Many countries already offer tax reductions or subsidies to companies which hire someone with a form of disability, is it either physical or intellectual. However, often firms do not exploit this opportunity because although they may have economic incentives to do that, they feel it is not worth the effort and the time. Looking at a more corporate level that the aforementioned examples, a company which has been at the forefront of providing accessible and enjoyable workplace conditions is IBM. For instance, it introduced a disability awareness training program that all employees are required to attend, and is very flexible in adapting to people’s needs ever since the recruiting process itself.

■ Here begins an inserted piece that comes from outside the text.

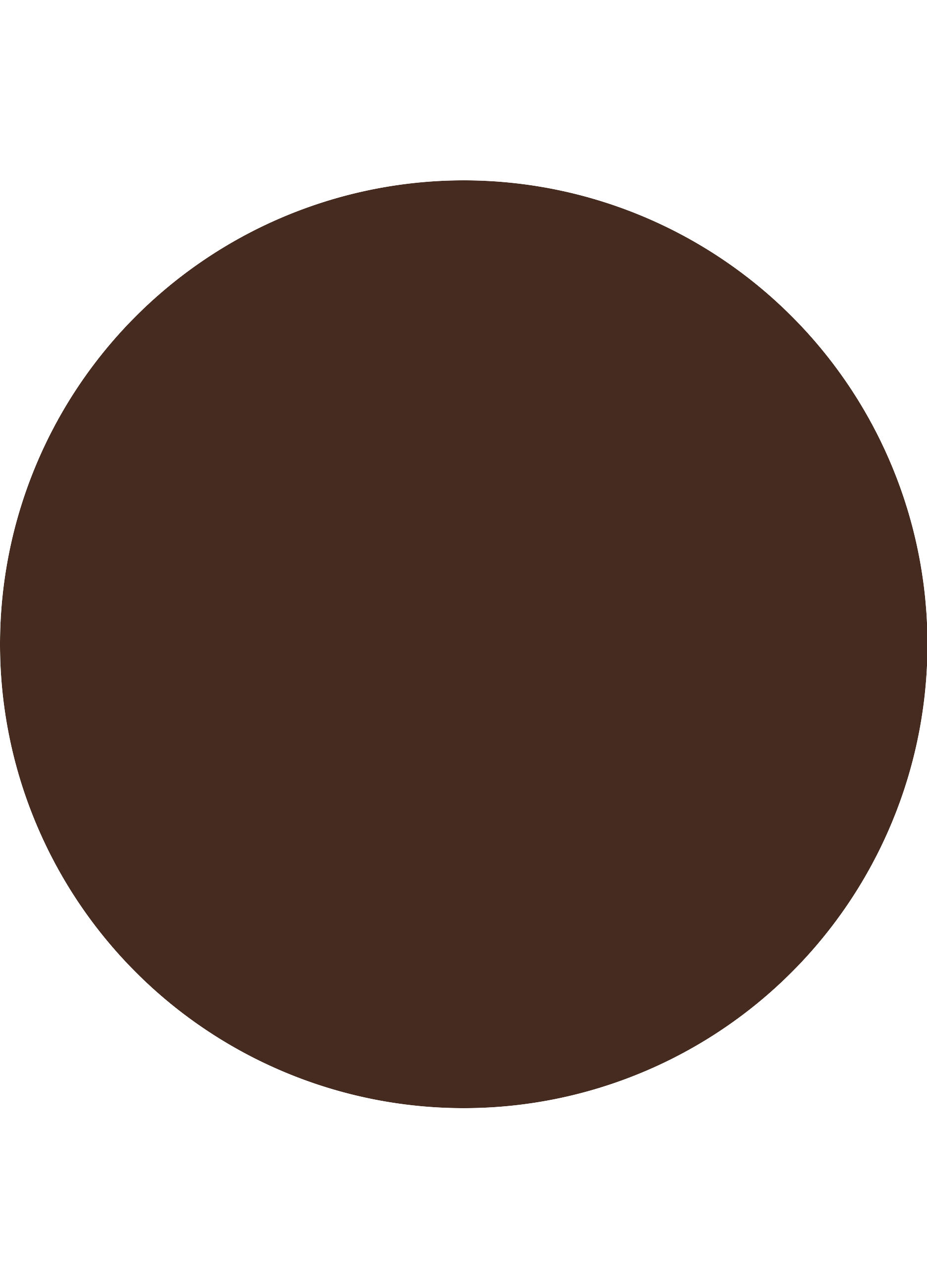 Catrice GEL AFFAIR Smalto Unghie Effetto Gel 039_2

While I was still in high school, my class participated in a project which consisted of spending an entire day in a daycare centre for people with disabilities. While at first it seemed challenging to interact because there was the fear of saying something wrong, that impression was immediately blown away by the enthusiasm and friendliness of these people. They considered you their brother even though you just spent a few hours with them, and could not understand why they were not able to come home with you. I realized that probably I had more to learn from them than they from me, which is why I would suggest anyone make such an experience. What could we lose in trying to break our stigmas and become better versions of ourselves?